Further validation came from the Mayo Clinic cohort of patients with clonal cytopenia of uncertain significance (CCUS), where nearly 3% carried IDH1 mutations. Half of these individuals had autoimmune symptoms, including seronegative rheumatoid arthritis and Sweet syndrome, underscoring the clinical relevance of these mutations even in the absence of malignancy.

In a promising therapeutic development, treatment with the IDH1 mutant inhibitor ivosidenib appeared to reduce inflammation in patients with IDH1mutant CCUS.

Dr Castellan detailed a phase 2 clinical trial of ivosidenib run by study collaborator Dr Kelly Bolton, a physician-scientist specialising in medical oncology and genetic epidemiology at Washington University School of Medicine. The trial included 20 patients, with the primary goal over a five-year treatment period to evaluate haematologic improvements in these patients.

“Notably, more than half of the patients had elevated C-reactive protein levels at study entry,” Dr Castellan told delegates.

“Among these five had autoimmune conditions, including polymyalgia rheumatica, Sjögren’s disease, Sweet syndrome and two cases of seronegative rheumatoid arthritis.

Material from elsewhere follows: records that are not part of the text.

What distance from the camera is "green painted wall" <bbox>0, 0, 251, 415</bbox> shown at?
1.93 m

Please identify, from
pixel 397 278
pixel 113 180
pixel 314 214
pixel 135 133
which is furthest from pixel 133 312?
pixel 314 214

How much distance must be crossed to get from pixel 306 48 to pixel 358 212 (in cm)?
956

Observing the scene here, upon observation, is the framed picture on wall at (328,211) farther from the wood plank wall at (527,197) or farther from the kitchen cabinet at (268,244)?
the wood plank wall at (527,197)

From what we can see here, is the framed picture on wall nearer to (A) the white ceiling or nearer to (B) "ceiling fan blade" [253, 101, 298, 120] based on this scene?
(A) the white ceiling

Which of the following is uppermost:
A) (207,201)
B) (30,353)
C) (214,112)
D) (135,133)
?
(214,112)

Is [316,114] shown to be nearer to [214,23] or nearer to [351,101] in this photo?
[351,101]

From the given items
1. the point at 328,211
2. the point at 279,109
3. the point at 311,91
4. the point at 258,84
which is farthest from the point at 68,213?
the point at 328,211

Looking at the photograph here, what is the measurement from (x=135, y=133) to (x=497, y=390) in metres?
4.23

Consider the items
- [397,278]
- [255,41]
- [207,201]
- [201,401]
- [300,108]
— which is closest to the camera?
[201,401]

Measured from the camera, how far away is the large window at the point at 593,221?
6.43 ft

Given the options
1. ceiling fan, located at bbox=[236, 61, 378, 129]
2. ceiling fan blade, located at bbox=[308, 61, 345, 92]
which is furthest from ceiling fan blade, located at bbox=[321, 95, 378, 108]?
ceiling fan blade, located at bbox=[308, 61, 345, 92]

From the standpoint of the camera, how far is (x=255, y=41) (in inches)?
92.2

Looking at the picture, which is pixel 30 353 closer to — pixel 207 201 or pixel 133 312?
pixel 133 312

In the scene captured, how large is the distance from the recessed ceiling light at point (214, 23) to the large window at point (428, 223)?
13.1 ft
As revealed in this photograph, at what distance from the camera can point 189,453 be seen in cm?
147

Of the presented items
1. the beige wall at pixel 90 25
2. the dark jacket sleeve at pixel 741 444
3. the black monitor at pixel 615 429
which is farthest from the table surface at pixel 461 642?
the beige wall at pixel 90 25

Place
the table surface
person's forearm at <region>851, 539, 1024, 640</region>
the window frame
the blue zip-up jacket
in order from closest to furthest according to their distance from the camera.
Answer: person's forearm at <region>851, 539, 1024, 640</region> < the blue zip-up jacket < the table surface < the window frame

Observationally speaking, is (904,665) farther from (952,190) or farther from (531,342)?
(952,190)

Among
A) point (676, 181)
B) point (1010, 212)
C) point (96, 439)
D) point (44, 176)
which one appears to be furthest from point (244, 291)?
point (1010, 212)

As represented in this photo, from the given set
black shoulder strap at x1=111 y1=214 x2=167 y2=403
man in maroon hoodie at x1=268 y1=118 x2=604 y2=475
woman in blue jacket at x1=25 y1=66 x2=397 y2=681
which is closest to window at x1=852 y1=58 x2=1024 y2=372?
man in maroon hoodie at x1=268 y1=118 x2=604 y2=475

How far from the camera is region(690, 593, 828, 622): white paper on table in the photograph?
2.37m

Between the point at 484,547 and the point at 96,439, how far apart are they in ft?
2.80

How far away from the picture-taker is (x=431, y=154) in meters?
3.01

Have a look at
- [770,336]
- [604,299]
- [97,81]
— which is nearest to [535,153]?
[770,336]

“Over the course of the treatment, we observed a decrease in CRP levels with normalisation in eight of the 11 patients for whom we have sufficient longitudinal data.”

All patients with autoimmune disorders reported symptomatic improvement, particularly in joint and skin inflammation.

Collectively, the findings suggest that IDH1 and IDH2 mutations in hematopoietic stem cells can directly promote autoinflammatory disease, expanding the paradigm of how somatic mutations influence immune regulation.

The observed anti-inflammatory effects of IDH1 inhibition also point to a potential precision-medicine approach for managing inflammatory conditions in patients with CH.

“All in all, we observed that IDH1 and [IDH]2 CHRC class co-occur with inflammation with or without hematologic malignancy,” Dr Castellan concluded in her presentation.

“IDH1 and [IDH]2 hotspot mutations are associated with rheumatologic conditions in large biobanks. Targeted treatment with IDH inhibition improves inflammatory manifestation.

“We suggest that IDH1 and [IDH]2 hot spot mutations to be driving a treatable pre-malignant inflammatory condition, and that screening of somatic IDH1 and [IDH]2 mutations in patients with undiagnosed systemic inflammatory disorders could inform targeted treatment.”

ACR Convergence 2025 was held in Chicago from 24-29 October.